These are some of the key findings presented during the fifth AVMA Economic Summit, held Oct. 23-24 in Rosemont, Illinois. Highlights from the latest AVMA pet demographic survey were also shared. The survey report—due out in 2018—found the number of households that owned dogs to be the highest since the AVMA began measuring pet ownership, while the number of cat owners has dropped drastically. Horse and pet bird ownership are declining, while backyard poultry ownership is "skyrocketing."

Frederic Ouedraogo, PhD

Real income for private practice veterinarians is falling, most notably within the equine industry.

Frederic Ouedraogo, PhD, AVMA economist

AVMA economist Frederic Ouedraogo, PhD, spoke about how demographic trends within the veterinary profession are impacting veterinary incomes, which, he said, when adjusted for inflation, have been declining since 2010. "Every year income goes up, but when we account for the real value of the dollar, we see income was actually lower," said Dr. Ouedraogo, who is an assistant director of the AVMA Veterinary Economics Division.

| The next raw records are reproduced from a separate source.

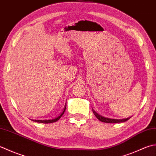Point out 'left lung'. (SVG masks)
Listing matches in <instances>:
<instances>
[{"instance_id":"obj_1","label":"left lung","mask_w":156,"mask_h":156,"mask_svg":"<svg viewBox=\"0 0 156 156\" xmlns=\"http://www.w3.org/2000/svg\"><path fill=\"white\" fill-rule=\"evenodd\" d=\"M93 112L94 114V115L96 116V118L100 120V121L103 122H107V123H119V122H125L126 120H128L129 119H131V117H129L127 119H108V118H106V117L101 116L100 114H98L97 112H95V111L93 110Z\"/></svg>"}]
</instances>
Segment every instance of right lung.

In 2006, income across the private veterinary practice sector represented a normal distribution when accounting for age, according to Dr. Ouedraogo: A minority of new veterinarians earning much less than the mean, a minority of older veterinarians earning much more than the mean, and a large majority of mid-career veterinarians earning near the mean. Yet, 10 years later, the low-earning minority had become the majority, a phenomenon that is likely to skew the veterinary income distribution for the foreseeable future, he said.

Veterinarians are likely to experience peak income—roughly $125,000 annually—by age 59, Dr. Ouedraogo said. Also, veterinarians who become practice owners soon after graduation earn more than those who become owners later in their career. "If you're not an owner after 10 years postgraduation, continue being a nonowner," he said. "Owners make money in the first years after graduation, and nonowners, they have low income initially, but after 30 years, their income is equal to owners'."

Charlotte Hansen, a statistical analyst in the AVMA Veterinary Economics Division, discussed during her presentation the net present value of obtaining a veterinary degree versus a bachelor's degree, with net present value representing the present value of the costs and benefits associated with earning a degree.

"Female veterinarians (on average) earn $300,000 in today's dollars (over) their lifetime more than they would (have), had they stopped at a bachelor's degree, while men (on average) make less money with a DVM than if they had just taken a bachelor's degree," Hansen said. She explained that, from a purely economic perspective, the opportunity costs of earning a DVM degree are, on average, higher for men because men typically earn more with a bachelor's degree than women do. Thus, men are, on average, forgoing more income than women do during the four years they spend in veterinary school.

Starting salaries for male and female veterinarians continue to climb, with men earning roughly $2,500 more than women, according to Hansen.

Hansen said further investigation of veterinary unemployment revealed the current rate to be 0.5 percent, not 1.5 percent as previously thought. "Clearly, the low level of unemployment is an indicator of the vigor of the market," she observed. As for underemployment, Hansen said more than 3,000 full-time–equivalent veterinarians are needed to satisfy the work hour preferences reported by practitioners.

Among the more troubling findings from Hansen's research, increasing numbers of veterinarians are reporting low compassion satisfaction, defined as gratification drawn from work. Hypothesized explanations for these developments include high educational debt and declining real income, she explained.